Global study on preoperative testing adds to evidence on safe surgery during the COVID-19 pandemic

Schulich Medicine & Dentistry researcher Janet Martin says new evidence about how to continue with safe surgery during the pandemic has led to the launch of a dedicated toolkit to guide hospitals in keeping elective surgery up and running safely.

A new global study provides further evidence about how to continue with safe surgery during the pandemic, and has also led to the launch of a dedicated toolkit to guide hospitals in keeping elective surgery up and running safely.

The study, published in the British Journal of Surgery, shows routinely testing patients for COVID-19 before major surgery could reduce the risk of respiratory complications and save lives.

Janet Martin, Associate Professor at Schulich Medicine Dentistry, Western University.

Janet Martin, Associate Professor at Western University’s Schulich School of Medicine & Dentistry, is part of the CovidSurg Collaborative which includes researchers working together from around the world. The team found that nasal swab tests to confirm that asymptomatic patients were not infected with SARS-CoV-2 was associated with lower rates of post-operative complications.

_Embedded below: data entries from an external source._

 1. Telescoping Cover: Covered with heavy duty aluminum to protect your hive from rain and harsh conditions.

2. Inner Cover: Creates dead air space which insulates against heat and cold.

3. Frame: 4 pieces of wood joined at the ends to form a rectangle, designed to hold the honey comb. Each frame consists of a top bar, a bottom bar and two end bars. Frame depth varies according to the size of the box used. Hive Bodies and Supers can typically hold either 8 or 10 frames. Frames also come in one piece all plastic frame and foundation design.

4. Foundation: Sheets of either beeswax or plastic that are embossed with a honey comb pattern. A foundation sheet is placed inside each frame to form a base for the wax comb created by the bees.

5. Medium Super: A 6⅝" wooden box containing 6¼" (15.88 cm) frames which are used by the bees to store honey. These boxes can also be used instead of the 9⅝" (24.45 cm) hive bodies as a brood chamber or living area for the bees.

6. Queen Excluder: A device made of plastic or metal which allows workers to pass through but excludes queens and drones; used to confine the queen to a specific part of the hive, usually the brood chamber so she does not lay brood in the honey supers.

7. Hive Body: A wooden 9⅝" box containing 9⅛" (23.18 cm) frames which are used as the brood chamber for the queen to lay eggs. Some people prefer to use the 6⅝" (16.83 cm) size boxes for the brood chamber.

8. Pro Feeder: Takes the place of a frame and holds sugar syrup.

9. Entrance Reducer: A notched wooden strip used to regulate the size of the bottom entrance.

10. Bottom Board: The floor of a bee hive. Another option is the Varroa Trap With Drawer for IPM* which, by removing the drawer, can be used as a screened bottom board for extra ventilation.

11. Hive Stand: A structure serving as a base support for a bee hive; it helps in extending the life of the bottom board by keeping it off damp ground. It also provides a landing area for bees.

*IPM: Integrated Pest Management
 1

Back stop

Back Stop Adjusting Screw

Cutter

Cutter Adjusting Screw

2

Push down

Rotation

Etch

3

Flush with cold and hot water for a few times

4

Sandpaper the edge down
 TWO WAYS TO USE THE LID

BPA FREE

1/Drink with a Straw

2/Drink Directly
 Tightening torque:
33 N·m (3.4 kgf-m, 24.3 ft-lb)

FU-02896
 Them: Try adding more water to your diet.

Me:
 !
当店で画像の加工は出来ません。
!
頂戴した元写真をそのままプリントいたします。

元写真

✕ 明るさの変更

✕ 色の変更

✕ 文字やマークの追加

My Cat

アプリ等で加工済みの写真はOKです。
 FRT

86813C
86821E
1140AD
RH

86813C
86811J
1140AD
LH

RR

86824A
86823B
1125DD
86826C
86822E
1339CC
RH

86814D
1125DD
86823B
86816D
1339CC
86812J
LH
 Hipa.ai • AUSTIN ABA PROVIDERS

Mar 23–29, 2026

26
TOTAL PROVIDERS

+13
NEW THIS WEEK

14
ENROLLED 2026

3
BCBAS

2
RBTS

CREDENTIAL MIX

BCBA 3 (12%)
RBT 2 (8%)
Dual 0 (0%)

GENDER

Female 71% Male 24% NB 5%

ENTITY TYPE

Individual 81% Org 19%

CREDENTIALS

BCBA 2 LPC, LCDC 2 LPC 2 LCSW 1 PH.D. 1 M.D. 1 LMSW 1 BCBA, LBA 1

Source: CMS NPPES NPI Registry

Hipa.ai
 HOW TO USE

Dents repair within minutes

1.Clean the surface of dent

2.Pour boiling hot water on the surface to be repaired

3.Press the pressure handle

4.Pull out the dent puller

Researchers also noted that the main benefit was seen before major surgery and in areas with a higher rate of COVID-19.

Swab testing gave surgeons the opportunity to identify asymptomatic infected patients and postpone their operation, avoiding the severe risk of COVID-19 complications after surgery. Routine testing also helped prevent cross-infection from patients with no symptoms to other elective surgical patients upon admission to hospital.

“In Canada, nasal swab testing is routinely used before surgery in regions where COVID-19 is circulating, though not universally,” Martin said. She added that challenges due to testing turnaround times and supply chain backlogs may contribute to surgical delays. “That said, we now have the evidence required to prioritize testing in regions where COVID-19 incidence is high, and to de-prioritize routine testing in regions where COVID-19 is rare.”

The collaborative also launched  a dedicated ‘toolkit’ that will help hospitals and health care providers around the world get elective surgery up-and-running again, after more than 28 million procedures were postponed in the first phase of the global pandemic.

“To date, most recommendations to guide surgical decisions during the pandemic around the world have largely been opinion-based, given the lack of studies early on,” said Martin. “Now that we have completed a number of studies, we created the Surgical Toolkit to collect the evidence to support evidence-based decisions. The toolkit addresses how to maximize surgical safety and improve outcomes for patients who need surgery during the pandemic, including specific strategies to reduce complications and cancellations.”

Collaborative lead Dr. Aneel Bhangu, from the National Institute for Health ResearchGlobal Health Research Unit on Global Surgery, at the University of Birmingham, commented, “Our findings demonstrate major variation between countries in the application of preoperative testing. Whilst a clear benefit to testing was seen, just one in four patients were screened for infection. This illustrates the need for global expansion and standardization of swab testing worldwide.”

The COVIDSurg toolkit will support individual hospitals, regions, and countries during a major global reorganization of surgical services during the pandemic and beyond, by:

  • Summarizing published data to support safe surgical practice;
  • Guiding effective surgical recovery plans; and
  • Creating a five-year vision of safe and effective surgery that addresses global challenges, including shortfalls in access to surgery that existed before the pandemic.